Excerpt provided:
------------

Crude oil and brine: The inorganic salt was added proportionally to the deionized water (prepared by a UPT-I-10T Ultra-pure Water Purifier from Chengdu Youpu Super Pure Technology Co. (Chengdu, China)) to prepare the simulated formation water. The ion formula is shown in Table 1, with a total salty content of 5015.22 mg/L. The sodium chloride (NaCl), magnesium chloride (MgCl), sodium carbonate (NaCO3), et al. were purchased from Shanghai Aladdin Reagent Co. (Shanghai, China), and they were chemically pure. The degassed and dehydrated crude oil was provided by the Daqing Oilfield, China (9.68 cP at 50 °C).
Models: Cylindrical artificial cores with a diameter of 2.5 cm and a length of 30 cm and square artificial cores with a size of 4.5 cm × 4.5 cm × 30 cm were used in the injectivity experiments and oil displacement experiments, respectively. The effective permeabilities were about 50 mD, 170 mD, 210 mD, and 350 mD for the injectivity tests, and 50 mD, 170 mD, and 350 mD for the oil displacement experiments.

2.2. Properties of Polymers and Surfactant

2.2.1. Viscosity Performance

The polymer mother liquors were diluted to 300 mg/L, 500 mg/L, 800 mg/L, 1000 mg/L, 1200 mg/L, 1500 mg/L, 1800 mg/L, and 2000 mg/L, respectively, and the viscosity was tested with a Brookfield viscometer (Middleboro, MA, USA) at a rotational speed of 6 rpm. The above target solutions (500 mg/L, 800 mg/L, 1000 mg/L, and 1500 mg/L) were sheared for 30 s with a Warring mixer at level 3 and the viscosity test was performed again. After shearing, it was necessary to wait for the bubbles generated in the solution to defoam before testing the viscosity.

2.2.2. Rheological Properties

The rheological and viscoelastic curves of the polymer solutions with target concentrations of 500 mg/L, 800 mg/L, 1000 mg/L and 1500 mg/L were tested with a Haake rheometer (RS6000, produced in Thermo Fisher, Karlsruhe, Germany). The rheological curve adopted the shear mode, and the viscoelasticity test adopted the oscillation mode.

2.2.3. Polymer Stability Evaluation

Formation water contains high-valent metal cations and has a high temperature, and the polymer solution will migrate and stain in the reservoir for a long time. Therefore, it was necessary to evaluate the salt resistance and aging stability of the polymer solutions. The evaluation was carried out based on the change in the viscosity of the polymer solution after aging. The polymer solution was diluted to 1000 mg/L with simulated water with a salinity of 0 mg/L, 7000 mg/L, 10,000 mg/L, 15,000 mg/L, and 20,000 mg/L, and the viscosity of the solution was tested with a Brookfield viscometer after standing for 2 days. The polymer solution was diluted with simulated formation water to a concentration of 500 mg/L, 1000 mg/L, and 1500 mg/L, respectively, and distributed in colorimetric bottles and aged in an oven at 45 °C. A colorimetric bottle was taken out at regular intervals and the viscosity of the solution was measured to calculate the viscosity retention rate. The aging time of the polymer required for this experiment was 5 days.

------------

Given entries:

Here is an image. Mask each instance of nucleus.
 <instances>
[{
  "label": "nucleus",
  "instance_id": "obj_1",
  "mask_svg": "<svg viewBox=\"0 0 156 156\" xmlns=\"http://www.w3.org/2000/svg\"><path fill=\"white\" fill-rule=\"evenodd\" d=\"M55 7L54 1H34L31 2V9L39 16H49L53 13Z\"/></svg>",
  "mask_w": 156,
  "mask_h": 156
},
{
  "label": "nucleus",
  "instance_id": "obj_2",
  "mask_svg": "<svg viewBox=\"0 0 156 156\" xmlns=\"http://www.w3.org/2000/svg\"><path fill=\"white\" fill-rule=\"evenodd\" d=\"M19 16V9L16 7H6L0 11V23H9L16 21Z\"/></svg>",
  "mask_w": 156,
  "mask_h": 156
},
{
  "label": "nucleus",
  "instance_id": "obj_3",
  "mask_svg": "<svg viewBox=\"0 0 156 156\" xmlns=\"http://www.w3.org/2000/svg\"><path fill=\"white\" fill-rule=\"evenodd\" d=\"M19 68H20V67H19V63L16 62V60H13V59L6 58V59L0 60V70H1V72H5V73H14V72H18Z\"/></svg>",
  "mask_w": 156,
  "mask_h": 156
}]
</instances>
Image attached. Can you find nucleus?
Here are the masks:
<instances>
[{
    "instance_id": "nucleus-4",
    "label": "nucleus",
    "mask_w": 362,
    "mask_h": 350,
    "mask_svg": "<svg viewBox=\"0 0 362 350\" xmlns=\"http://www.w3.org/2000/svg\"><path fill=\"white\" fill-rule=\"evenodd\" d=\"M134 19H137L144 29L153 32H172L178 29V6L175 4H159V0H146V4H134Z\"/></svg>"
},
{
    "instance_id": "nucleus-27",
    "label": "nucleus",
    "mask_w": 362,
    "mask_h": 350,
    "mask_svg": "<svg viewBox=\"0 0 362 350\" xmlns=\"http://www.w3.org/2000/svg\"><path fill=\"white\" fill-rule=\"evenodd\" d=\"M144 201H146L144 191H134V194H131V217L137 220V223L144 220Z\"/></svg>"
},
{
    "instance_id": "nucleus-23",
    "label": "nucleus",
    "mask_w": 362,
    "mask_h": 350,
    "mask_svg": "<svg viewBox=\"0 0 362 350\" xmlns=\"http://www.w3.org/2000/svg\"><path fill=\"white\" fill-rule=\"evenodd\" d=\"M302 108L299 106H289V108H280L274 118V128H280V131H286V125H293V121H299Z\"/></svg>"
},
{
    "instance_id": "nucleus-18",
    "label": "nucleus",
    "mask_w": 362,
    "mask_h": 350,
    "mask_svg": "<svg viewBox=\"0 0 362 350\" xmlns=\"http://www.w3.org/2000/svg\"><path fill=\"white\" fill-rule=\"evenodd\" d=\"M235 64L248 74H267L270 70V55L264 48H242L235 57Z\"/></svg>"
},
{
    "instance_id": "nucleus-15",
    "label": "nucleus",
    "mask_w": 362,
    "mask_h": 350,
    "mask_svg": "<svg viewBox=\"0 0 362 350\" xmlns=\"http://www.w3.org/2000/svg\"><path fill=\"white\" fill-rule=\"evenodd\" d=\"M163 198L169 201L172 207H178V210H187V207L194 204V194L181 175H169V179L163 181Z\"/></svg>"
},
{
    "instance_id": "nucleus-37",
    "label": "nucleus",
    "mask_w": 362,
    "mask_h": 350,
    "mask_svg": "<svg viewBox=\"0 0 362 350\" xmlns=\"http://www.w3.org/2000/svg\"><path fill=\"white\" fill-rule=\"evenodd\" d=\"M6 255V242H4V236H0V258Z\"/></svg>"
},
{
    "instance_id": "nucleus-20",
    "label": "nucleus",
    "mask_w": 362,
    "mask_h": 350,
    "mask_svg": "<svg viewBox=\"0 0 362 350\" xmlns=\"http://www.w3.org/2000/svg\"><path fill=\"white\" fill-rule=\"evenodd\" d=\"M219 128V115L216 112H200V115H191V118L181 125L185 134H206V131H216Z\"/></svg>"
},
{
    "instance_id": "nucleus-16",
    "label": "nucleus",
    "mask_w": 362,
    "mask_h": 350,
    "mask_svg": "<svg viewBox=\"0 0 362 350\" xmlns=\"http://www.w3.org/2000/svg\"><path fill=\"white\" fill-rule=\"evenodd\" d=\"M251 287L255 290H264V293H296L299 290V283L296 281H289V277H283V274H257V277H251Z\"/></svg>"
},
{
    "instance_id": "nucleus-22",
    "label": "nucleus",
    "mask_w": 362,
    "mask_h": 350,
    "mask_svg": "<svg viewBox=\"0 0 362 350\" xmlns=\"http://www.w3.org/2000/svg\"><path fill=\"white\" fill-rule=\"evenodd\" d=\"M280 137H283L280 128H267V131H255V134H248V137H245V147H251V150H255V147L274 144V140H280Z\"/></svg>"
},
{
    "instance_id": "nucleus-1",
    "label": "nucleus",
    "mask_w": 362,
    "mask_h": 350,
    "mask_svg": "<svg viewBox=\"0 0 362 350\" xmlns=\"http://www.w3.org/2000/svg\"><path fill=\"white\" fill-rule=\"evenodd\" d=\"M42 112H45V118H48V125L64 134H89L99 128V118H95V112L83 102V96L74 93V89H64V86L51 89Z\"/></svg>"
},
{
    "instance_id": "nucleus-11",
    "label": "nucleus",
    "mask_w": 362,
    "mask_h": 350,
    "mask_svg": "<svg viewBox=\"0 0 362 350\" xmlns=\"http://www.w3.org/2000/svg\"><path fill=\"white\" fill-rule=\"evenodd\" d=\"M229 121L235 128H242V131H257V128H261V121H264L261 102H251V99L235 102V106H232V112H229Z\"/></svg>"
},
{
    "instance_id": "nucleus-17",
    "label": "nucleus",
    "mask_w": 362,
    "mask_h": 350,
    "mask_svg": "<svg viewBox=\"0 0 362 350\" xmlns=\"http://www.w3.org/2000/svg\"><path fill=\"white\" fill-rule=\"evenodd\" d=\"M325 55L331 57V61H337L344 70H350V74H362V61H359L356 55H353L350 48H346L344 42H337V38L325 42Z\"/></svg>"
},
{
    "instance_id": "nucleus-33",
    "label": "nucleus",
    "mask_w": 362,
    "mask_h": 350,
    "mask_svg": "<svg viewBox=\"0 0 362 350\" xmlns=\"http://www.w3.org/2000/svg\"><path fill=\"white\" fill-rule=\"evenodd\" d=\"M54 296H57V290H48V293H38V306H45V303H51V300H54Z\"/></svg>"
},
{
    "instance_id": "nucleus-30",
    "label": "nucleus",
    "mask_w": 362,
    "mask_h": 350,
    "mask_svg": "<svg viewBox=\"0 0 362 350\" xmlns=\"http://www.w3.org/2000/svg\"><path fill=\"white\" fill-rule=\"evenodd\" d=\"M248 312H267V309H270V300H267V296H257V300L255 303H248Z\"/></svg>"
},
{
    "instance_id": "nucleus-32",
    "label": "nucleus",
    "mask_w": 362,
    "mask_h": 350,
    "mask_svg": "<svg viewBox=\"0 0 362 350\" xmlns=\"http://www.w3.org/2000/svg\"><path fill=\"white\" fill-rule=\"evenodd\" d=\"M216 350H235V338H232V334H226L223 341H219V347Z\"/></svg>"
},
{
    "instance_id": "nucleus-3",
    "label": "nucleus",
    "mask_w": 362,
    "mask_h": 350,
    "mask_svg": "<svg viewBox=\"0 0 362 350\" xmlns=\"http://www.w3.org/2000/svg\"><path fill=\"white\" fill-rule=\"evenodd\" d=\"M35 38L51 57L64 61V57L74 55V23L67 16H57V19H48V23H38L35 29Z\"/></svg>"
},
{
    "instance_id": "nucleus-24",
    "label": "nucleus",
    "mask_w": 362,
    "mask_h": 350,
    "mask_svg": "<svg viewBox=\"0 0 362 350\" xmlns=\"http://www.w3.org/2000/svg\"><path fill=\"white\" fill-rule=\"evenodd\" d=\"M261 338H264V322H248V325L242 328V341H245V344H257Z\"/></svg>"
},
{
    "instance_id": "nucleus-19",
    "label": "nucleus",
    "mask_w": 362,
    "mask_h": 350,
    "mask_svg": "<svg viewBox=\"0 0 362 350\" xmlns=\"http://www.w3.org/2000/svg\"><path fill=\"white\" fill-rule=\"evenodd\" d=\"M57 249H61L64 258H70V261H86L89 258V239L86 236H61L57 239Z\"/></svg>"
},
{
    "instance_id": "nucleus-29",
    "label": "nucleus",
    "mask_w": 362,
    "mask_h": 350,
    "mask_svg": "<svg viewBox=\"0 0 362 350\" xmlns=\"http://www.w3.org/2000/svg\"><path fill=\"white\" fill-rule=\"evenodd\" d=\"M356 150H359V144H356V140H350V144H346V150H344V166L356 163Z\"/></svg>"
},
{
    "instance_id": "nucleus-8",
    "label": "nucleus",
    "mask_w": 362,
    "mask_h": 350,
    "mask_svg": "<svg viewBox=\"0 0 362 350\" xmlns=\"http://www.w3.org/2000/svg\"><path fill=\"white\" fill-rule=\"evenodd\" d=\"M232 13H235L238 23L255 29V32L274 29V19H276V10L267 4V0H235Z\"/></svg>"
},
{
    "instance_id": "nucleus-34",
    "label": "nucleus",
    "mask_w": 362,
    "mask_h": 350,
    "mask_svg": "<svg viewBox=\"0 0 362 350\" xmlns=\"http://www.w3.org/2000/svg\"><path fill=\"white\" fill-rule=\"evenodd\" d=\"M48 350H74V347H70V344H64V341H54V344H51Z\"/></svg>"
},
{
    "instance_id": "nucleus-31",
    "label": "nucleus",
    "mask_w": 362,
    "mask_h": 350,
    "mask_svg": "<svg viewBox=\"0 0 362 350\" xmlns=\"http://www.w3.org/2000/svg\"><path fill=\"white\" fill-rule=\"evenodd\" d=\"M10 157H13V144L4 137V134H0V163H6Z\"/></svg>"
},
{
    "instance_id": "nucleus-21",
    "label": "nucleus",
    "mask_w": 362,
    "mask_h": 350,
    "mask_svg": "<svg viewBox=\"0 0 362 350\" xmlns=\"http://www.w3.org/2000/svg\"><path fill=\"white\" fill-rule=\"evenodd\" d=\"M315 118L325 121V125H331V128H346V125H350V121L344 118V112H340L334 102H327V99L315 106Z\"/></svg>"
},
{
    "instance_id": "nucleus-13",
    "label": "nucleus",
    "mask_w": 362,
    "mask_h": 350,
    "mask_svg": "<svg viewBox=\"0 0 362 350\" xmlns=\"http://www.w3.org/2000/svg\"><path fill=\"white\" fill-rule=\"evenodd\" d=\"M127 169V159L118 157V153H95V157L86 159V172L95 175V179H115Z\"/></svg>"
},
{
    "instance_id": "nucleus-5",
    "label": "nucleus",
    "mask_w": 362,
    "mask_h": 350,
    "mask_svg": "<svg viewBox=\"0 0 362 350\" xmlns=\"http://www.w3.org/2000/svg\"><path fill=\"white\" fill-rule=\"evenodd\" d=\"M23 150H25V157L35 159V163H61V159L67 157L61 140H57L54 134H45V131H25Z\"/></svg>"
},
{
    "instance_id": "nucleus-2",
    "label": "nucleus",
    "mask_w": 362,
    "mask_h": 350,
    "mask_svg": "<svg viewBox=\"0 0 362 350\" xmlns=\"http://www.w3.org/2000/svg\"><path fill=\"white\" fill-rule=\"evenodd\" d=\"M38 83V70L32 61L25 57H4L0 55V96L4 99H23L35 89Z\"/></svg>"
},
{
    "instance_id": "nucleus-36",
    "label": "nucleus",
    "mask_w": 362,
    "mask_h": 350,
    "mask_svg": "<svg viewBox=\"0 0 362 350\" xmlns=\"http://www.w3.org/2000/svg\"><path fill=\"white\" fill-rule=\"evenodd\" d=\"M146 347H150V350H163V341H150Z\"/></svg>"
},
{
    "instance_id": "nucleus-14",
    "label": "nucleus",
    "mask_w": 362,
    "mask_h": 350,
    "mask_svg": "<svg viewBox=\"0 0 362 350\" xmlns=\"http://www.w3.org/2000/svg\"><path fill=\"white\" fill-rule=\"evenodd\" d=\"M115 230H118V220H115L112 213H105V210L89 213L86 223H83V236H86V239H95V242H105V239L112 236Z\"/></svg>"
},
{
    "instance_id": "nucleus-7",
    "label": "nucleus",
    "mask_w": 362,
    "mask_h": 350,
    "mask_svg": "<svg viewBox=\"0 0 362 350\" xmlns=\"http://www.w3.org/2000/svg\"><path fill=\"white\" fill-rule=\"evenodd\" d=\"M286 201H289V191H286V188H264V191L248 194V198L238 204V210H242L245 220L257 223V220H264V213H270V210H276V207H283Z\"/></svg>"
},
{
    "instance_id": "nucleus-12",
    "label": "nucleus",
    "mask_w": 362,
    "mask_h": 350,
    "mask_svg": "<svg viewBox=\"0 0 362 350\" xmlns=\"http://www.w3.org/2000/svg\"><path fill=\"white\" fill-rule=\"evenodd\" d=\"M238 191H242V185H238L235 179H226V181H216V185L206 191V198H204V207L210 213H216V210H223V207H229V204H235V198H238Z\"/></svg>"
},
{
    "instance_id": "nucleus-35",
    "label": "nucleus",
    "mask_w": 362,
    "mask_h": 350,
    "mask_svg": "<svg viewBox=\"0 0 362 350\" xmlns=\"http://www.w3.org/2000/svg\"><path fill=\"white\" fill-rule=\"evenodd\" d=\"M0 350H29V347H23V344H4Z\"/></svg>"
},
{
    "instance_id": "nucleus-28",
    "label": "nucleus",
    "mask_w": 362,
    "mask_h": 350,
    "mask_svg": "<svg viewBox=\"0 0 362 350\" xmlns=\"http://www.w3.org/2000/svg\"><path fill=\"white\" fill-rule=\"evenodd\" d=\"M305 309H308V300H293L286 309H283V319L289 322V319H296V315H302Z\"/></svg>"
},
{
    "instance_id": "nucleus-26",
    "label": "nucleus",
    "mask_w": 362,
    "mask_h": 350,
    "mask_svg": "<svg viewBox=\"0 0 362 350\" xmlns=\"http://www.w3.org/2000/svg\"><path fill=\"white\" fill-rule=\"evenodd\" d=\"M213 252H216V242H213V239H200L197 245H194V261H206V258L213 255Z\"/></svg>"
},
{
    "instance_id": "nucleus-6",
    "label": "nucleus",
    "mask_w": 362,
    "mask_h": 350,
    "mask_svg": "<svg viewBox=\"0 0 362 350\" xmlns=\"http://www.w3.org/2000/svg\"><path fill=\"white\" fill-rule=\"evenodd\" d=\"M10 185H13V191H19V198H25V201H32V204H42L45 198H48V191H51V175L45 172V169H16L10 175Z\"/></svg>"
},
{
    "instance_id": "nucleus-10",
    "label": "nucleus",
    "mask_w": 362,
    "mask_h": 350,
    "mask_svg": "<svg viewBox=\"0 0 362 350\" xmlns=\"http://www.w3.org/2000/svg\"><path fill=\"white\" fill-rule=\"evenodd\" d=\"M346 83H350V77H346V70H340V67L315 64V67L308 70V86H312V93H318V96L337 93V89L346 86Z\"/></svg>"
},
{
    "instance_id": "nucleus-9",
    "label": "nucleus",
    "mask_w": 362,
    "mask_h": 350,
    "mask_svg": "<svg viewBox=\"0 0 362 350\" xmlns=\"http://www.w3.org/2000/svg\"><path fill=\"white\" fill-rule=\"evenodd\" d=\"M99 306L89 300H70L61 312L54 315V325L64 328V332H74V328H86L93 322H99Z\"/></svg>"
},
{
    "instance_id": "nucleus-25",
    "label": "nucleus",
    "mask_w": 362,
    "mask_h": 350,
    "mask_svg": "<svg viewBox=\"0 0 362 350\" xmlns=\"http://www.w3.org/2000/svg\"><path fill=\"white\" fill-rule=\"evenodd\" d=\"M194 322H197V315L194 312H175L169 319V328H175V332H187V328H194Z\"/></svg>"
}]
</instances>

------------

Task set:
**1.** List every line of the listing that contains the string "Here", treating uppercase and lowercase letters as different.
**2.** Continue the excerpt on testing polymer solutions for oil displacement, starting right after its final sentence.
The text and the listing were taken from unrelated sources.

Answers to each task:
**1.**
Here is an image. Mask each instance of nucleus.
Here are the masks:

**2.**
2.2.4. Interface Tension Evaluation

The IFT of the HAP and LMP+PS binary system was tested by a rotating interfacial tensiometer (the DataPhysics surface interfacial tension meter is made in Karlsruhe, Germany) to evaluate the interfacial activity of the system. The concentration of LMP was 1000 mg/L, and the concentration of PS was 0 wt%, 0.05 wt%, 0.1 wt%, 0.2 wt%, and 0.3 wt%, respectively. The test temperature was 45 °C, and the test time was when the oil drop was broken or reached 2 h.

2.2.5. Microporous Membrane Testing Hydrodynamic Characteristic Size

According to the flowchart shown in Figure 1, the hydrodynamic characteristic size of the polymer solution was tested by the microporous membrane method. Aa gas cylinder was used to apply a pressure of 0.1 MPa, the filter container was filled with 200 mL of solution, the filter membrane (PVDF) was gradually reduced from 0.8 μm to 0.15 μm, and the filter membrane was replaced after each filter membrane flowed out 20 mL of solution. A Brookfield viscometer was used to measure the viscosity of the filtrate, and a relationship curve was drawn between the viscosity retention rate and the filter membrane size. Here, the filter membrane size corresponding to a viscosity retention rate of 80% was the polymer hydrodynamic size. The experiment was carried out at room temperature, and the concentration of each polymer was 500 mg/L, 800 mg/L, 1000 mg/L, and 1500 mg/L.

2.3. Injectivity of Polymers

The polymer injectivity was evaluated by the resistance factor (RF) and residual resistance factor (RFF). The experimental steps were as follows. ① Use the intermediate container to evacuate and saturate the core with water, and use the mass conservation method to calculate the pore volume. ② Connect the experimental device according to Figure 2a, use the simulated formation water to measure the permeability, and record ΔPw after the pressure is stable. ③ Carry out polymer flooding, continue to inject 1–2 PV after the pressure is stable, and record the stable pressure ΔPp. ④ Carry out the second water flooding until the pressure is stable and record ΔPw’. The experiment was carried out in a 45 °C incubator, and the injection rate was 0.3 mL/min. The drag coefficient and residual drag coefficient were calculated according to Formulas (1) and (2).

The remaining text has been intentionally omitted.